Maybe if I keep it up, I'll feel like I once more deserve to wear the black belt that's sitting around collecting dust in my mom's house.

Wednesday, January 28, 2009

C'mon, hips, not even a little fib?

Today I brought apple slices with peanut butter for a snack, rather than hitting up the vending machine for chocolatey goodness. I am trying to eat more healthily, partly because I have been slightly infected with the New Year's resolutions-vibe, and partly because, like Shakira, my hips don't lie. They will tell you exactly how many cookies I eat, and what kind. My hips are kind of bastards like that.

So, in an effort to reverse the ever-so-slight expansion of my waist, apple slices with peanut butter. There is first the dilemma of how to transport the apple, whole or already in slices. Already in slices, it naturally starts to oxidize so by 3:30 your apple is kind of brownish, though not too bad.
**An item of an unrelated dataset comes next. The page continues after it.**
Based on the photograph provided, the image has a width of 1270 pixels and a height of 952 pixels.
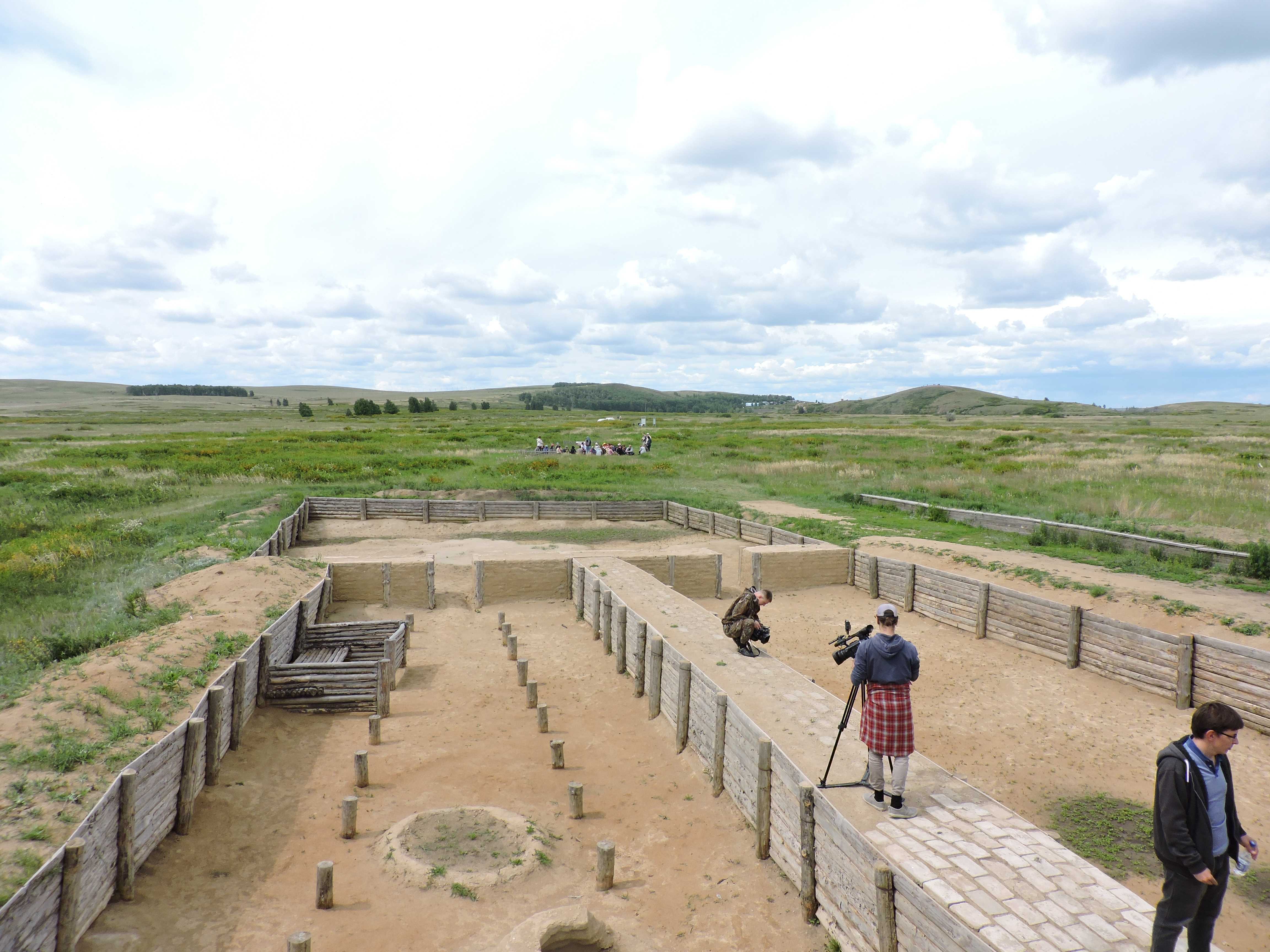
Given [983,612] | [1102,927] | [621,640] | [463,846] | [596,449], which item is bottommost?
[463,846]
If you bring a whole apple, you either have to bring a knife to slice it, or you have to rely on those available to you at your office. At my office, there is an enormous "cake knife" that looks like it came from the set of Psycho, or plastic butter knives. It is actually possible to cut a Granny Smith apple into slices with a butter knife, but it's not a particularly fun activity, nor one I recommend. (Especially after I nearly sliced my finger. With a plastic butter knife!) Then there is the issue of peanut butter transport. I could have just brought the whole jar of peanut butter, but that seemed like it would be heavy and bulky and just plain excessive. So I found a small tupperware and spooned some in.

The problem here, of course, is the one I always face when I have a limited amount of dipping/spreading foodstuff. I can't ensure that I won't run out of peanut butter before I reach the last apple slice unless I spread it evenly onto all apple slices before I begin eating, and that's pretty lame, and anyway, these slices are not at all even and some of them are actually "chunks." So instead, I find myself skimping on the first few slices, using not-quite-enough-peanut butter, until I reach the last slice. Invariably, I have skimped too much early on and am left with far too much delicious peanut butter, so that I am actually basically eating the peanut butter with the apple slice as a mere conduit for it's sticky, delicious goopiness.